Information supplied
● ● ● ●

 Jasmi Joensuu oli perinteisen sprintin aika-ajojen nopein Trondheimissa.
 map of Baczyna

● ● ● ●

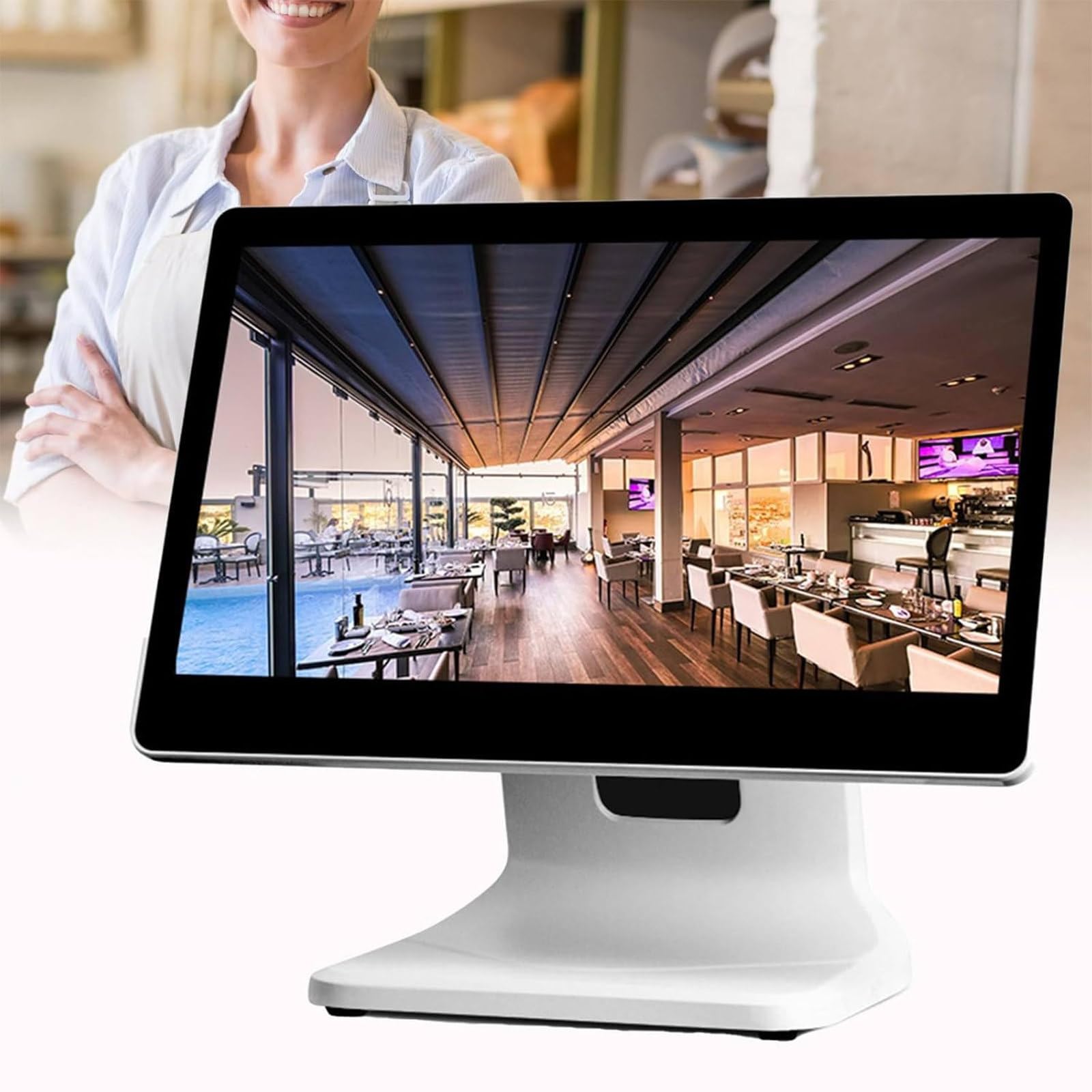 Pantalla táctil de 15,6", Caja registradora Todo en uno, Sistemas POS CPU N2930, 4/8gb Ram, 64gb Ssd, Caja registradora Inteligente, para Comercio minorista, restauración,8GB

● ● ● ●

Exercise aim
Reproduce the lines above, beginning at the line with "Jasmi Joensuu oli" and stopping after the line with "map of Baczyna", exactly as they are.

Response to this task
 Jasmi Joensuu oli perinteisen sprintin aika-ajojen nopein Trondheimissa.
 map of Baczyna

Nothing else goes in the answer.